I’ve just listened to an interview with Walter Brueggemann on the topic of money, and as a result have his book on the subject on my wish list. I wrote a fair amount about property a little while ago (this is a link to the earlier post in that series), and it is very good to hear Brueggemann endorsing my view that possessions and money are not to be regarded, if you wish to follow the Biblical witness, as being “yours”; I like the concept of “holding on trust” which he talks of.

Of course, I anticipate the argument that we can’t actually run a society based on these Biblical principles. G.K. Chesterton wrote “The Christian ideal has not been tried and found wanting. It has been found difficult; and left untried”, and I am very tempted to agree. As I’ve written before, there seems evidence in Acts 2-5 that the very early church was trying to take a view of economics which was essentially communitarian (particularly Acts 4:32), but the experiment does not seem to have persisted all that long, and the injunction in Leviticus to hold a regular “year of Jubilee” when all debts were cancelled and all land returned to its original owners does not seem to have been followed for very long, if at all – certainly there is no trace of it in the historical record; I ask myself whether the Pauline efforts to support the Jerusalem Church were in fact famine relief, or whether trying to follow Jesus’ and the Hebrew Scriptures’ injunctions regarding property might have had significant negative effect, in which case there would be some justification in saying that Chesterton was wrong in saying the ideal had not been tried.

But I really like the concept of “held in trust”. That would mean that I don’t necessarily have to pauperise myself, but can hold assets and money as long as I acknowledge that the primary purpose of this is to benefit people in general, rather than just myself and my immediate family; I hold them subject to an obligation.

OK, there is a general principle of trust law that trustees should not benefit from the trust, but a well drawn trust deed will include provisions for the trustee to be reasonably remunerated for the work they do – and besides, I am one of the class of beneficiaries of this particular trust anyhow, as are my family!

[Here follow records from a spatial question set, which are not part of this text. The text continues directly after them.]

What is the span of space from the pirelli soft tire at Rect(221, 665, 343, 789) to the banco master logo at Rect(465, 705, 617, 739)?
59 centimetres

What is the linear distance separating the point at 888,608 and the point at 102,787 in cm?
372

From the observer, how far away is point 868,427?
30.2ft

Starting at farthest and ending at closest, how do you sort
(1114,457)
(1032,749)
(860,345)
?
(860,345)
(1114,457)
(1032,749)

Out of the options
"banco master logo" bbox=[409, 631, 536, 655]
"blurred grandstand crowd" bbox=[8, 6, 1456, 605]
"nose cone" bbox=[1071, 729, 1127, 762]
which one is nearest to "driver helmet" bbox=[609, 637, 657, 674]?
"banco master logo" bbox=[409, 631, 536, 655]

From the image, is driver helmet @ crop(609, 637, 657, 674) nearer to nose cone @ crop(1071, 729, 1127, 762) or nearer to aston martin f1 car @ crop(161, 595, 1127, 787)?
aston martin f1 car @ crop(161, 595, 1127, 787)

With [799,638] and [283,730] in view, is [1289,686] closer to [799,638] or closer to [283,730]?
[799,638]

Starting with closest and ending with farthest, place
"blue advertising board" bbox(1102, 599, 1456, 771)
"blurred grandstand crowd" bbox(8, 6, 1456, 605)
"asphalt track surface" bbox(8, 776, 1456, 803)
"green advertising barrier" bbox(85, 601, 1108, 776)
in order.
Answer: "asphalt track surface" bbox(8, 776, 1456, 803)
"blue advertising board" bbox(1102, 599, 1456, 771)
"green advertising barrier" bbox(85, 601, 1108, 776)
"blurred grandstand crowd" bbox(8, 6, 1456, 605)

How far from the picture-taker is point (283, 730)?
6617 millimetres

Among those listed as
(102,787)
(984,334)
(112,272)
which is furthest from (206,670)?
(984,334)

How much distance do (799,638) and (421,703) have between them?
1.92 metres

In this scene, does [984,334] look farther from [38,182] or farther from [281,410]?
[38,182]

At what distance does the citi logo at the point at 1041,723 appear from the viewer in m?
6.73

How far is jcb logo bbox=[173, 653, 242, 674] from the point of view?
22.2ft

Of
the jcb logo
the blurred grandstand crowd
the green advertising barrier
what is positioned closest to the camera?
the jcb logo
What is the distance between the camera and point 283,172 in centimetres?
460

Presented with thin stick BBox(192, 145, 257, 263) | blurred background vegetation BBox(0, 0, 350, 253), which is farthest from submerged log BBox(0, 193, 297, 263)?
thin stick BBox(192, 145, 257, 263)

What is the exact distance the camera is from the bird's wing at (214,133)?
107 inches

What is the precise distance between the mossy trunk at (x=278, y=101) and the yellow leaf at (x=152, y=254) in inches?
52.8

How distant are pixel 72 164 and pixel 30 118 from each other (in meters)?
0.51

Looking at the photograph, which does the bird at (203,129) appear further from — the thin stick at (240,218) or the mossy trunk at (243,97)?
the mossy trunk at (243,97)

I think I can extend the principle, as well. I have (whether by nature or nurture, but in any event largely not by my own doing) a reasonable intellect and a good memory, and regard those too as something I hold in trust for the benefit of people generally.

And, of course, to regard my money, possessions and abilities as a gift is in and of itself something which can contribute to my own happiness, given the finding that people tend rather strongly to be happy in proportion to the extent that they feel grateful!